Peut-être rallonger les journées alors ? « Franchement, demander des heures supplémentaire aux salariés à cette période n’est pas satisfaisant », répondent les professionnels. Profiter de l’autorisation de travailler le samedi ? « Ça n’arrivera que si nous n’avons pas le choix », lâche Dominique Pellen. Aux Abers, on acquiesce : « Cela donne un peu de souplesse. Mais si possible, nos chauffeurs ne travailleront pas le samedi. Si la météo est bonne et qu’il faut sortir, ce sera à nous, les 3 associés, de faire le fusible le samedi. Au final, nous serons plus fatigués et cela se fera aux dépend du temps passé à l‘entretien à l’atelier… » Travailler de nuit ? « On le fait déjà parfois.

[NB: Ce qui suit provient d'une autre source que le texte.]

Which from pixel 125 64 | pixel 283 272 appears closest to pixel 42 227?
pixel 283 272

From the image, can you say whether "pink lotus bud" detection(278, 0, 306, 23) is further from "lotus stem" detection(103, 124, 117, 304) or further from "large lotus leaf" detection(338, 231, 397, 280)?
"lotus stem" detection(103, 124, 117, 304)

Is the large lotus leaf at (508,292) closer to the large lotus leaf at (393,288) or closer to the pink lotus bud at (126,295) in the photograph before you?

Grâce à la qualité des éclairages et au GPS des tracteurs et au DPA sur les tonnes pour gérer la dose, c’est aujourd’hui plus simple », concède Yann Faujour, à Ploudaniel. « Mais la condition est de trouver des chantiers adaptés : sans riverains pour ne déranger personne. » Et puis, physiquement, « c’est difficile de tenir le rythme », ajoute Dominique Pellen.

Le problème est proche d’être insolvable. D’autant que la pluie peut limiter les fenêtres d’intervention et concentrer encore les chantiers. Il faudra donc encore s’adapter en rêvant d’hypothétiques autorisations basées sur « davantage de bon sens paysan. » Et Dominique Pellen, frustré, de conclure : « La vraie solution ? Revenir à la possibilité d’épandre au 15 mars quand les conditions sont bonnes, quitte à ce que les rampes à pendillards ou enfouisseurs soient obligatoires. » Toma Dagorn

L’avis de Dominique Pellen, Entrepreneur de travaux agricoles à Plouvorn (29)

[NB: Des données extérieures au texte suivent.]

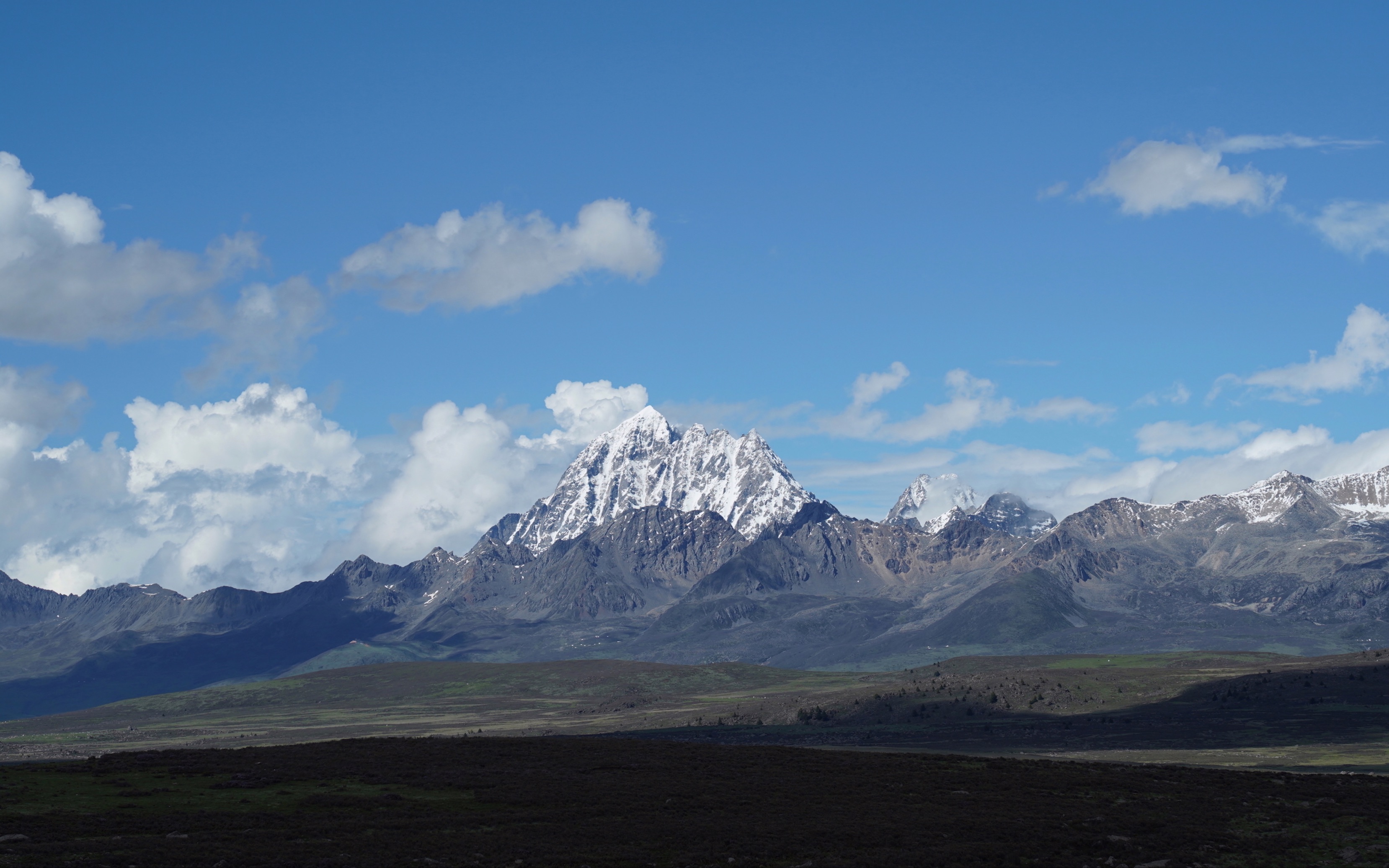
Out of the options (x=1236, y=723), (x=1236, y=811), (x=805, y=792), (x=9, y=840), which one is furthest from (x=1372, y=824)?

Il ne nous faut que 5 minutes pour pomper le lisier et 5 minutes pour l’épandre. Optimiser les chantiers passe par perdre le moins de temps possible sur route. Il ne faudrait pas de trajet au-delà de 10 km. Le top serait le développement des échanges parcellaires pour rationnaliser les parcours.

Autre solution, que des fosses à lisier annexes soient présentes près des lieux d’épandage. On pourrait alors y transférer le lisier en période creuse. Car quand fosse et parcelle sont très proches, la rotation dure 15 minutes et nous épandons jusqu’à 100 m3 / h. Mais vu le coût du béton, ça ne se développe pas. On peut juste l’imaginer sur des sites secondaires où il y a déjà des fosses qui ne servent plus.